THE HAGUE | 26.08.2009.


Former UN official Charles Kirudja is testifying about the role Jovica Stanisic played in the effort to free 388 UNPROFOR personnel taken hostage by the Bosnian Serb forces in the spring of 1995. Will the trial of the former Serbian State Security chiefs be adjourned again?

Just as the latest medical reports indicated that Jovica Stanisic’s health was improving steadily, Franko Simatovic’s defense suffered a big blow. Simatovic’s lead counsel Zoran Jovanovic passed away on 2 August 2009. This could lead to a new adjournment at the trial of the two former chiefs of Serbian State Security Service charged with crimes in Croatia and BH. Simatovic doesn’t want to be defended by his current co-counsel Domazet; he wants to hire a new lawyer. In that case, the trial might be adjourned to give new counsel some time to get acquainted with the case. This issue was discussed in the second part of today’s hearing, the so-called ex parte conference in closed session.

As Simatovic hasn’t yet filed an official request for the adjournment of the trial, the Trial Chamber decided to hear the witnesses who had already come to The Hague. The new counsel would then cross-examine them later. Charles Kirudja appeared today at the witness stand. Kirudja, former special advisor to UN envoy in the former Yugoslavia Yasushi Akashi, described the role Jovica Stanisic played in the effort to free 338 UNPROFOR personnel taken hostage by the Bosnian Serb troops in May 1995 in an effort to stop NATO air strikes on their positions.

At that time, Kirudja recounted, he met Stanisic several times. Stanisic told Kirudja that President Milosevic had given him the task to mediate in the effort to free the hostages. According to Kirudja, Stanisic explained to him that he would contact ‘his own forces’ in BH and meet with RS president Radovan Karadzic and VRS commander Ratko Mladic to secure the hostages’ release. Kirudja had the impression that Stanisic had ‘direct access’ to the two Bosnian Serb leaders.

The witness’s attention was caught at the time by two demands Jovica Stanisic made. The first one was that Akashi and Rupert Smith, the UN commander in BH, should give guarantees to Bosnian Serbs that they would stop NATO strikes if the Serbs agreed to set the hostages free.
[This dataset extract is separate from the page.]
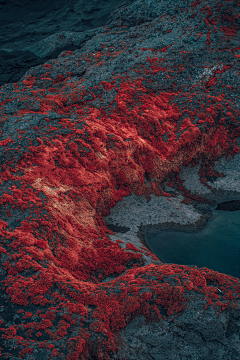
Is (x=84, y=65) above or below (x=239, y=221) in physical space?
above

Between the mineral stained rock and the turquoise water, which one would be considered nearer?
the mineral stained rock

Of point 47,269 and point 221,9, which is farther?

This would mean meeting the initial demand of those who had taken hostages. The second demand was that the freed hostages should be handed over to Stanisic and not directly to UNPROFOR. As the witness said, Stanisic demanded this to draw attention to himself and Serbia’s role in that process.

In the cross-examination, Stanisic’s defense counsel Knoops didn’t even try to contest most of Kirudja’s evidence. Knoops in fact emphasized the role of the accused in the liberation of hostages, implying that Stanisic’s goal was not only to solve that crisis but ‘the whole Balkans crisis’ as well. The defense counsel then argued that Stanisic didn’t have ‘his own forces’ in BH; what he did have, as any secret service chief worth his salt, was ‘his own operatives’. Kirudja said that he didn’t see the difference between those two terms.

Charles Kirudja has already given evidence at several trials in The Hague – against Slobodan Milosevic, Momcilo Krajisnik, Milan Martic and Momcilo Perisic. Kirudja is likely to appear before the Tribunal again. He will be recalled for cross-examination by Simatovic’s new counsel, and the prosecution plans to call him to testify in the cases against Stojan Zupljanin and Mico Stanisic and against Radovan Karadzic.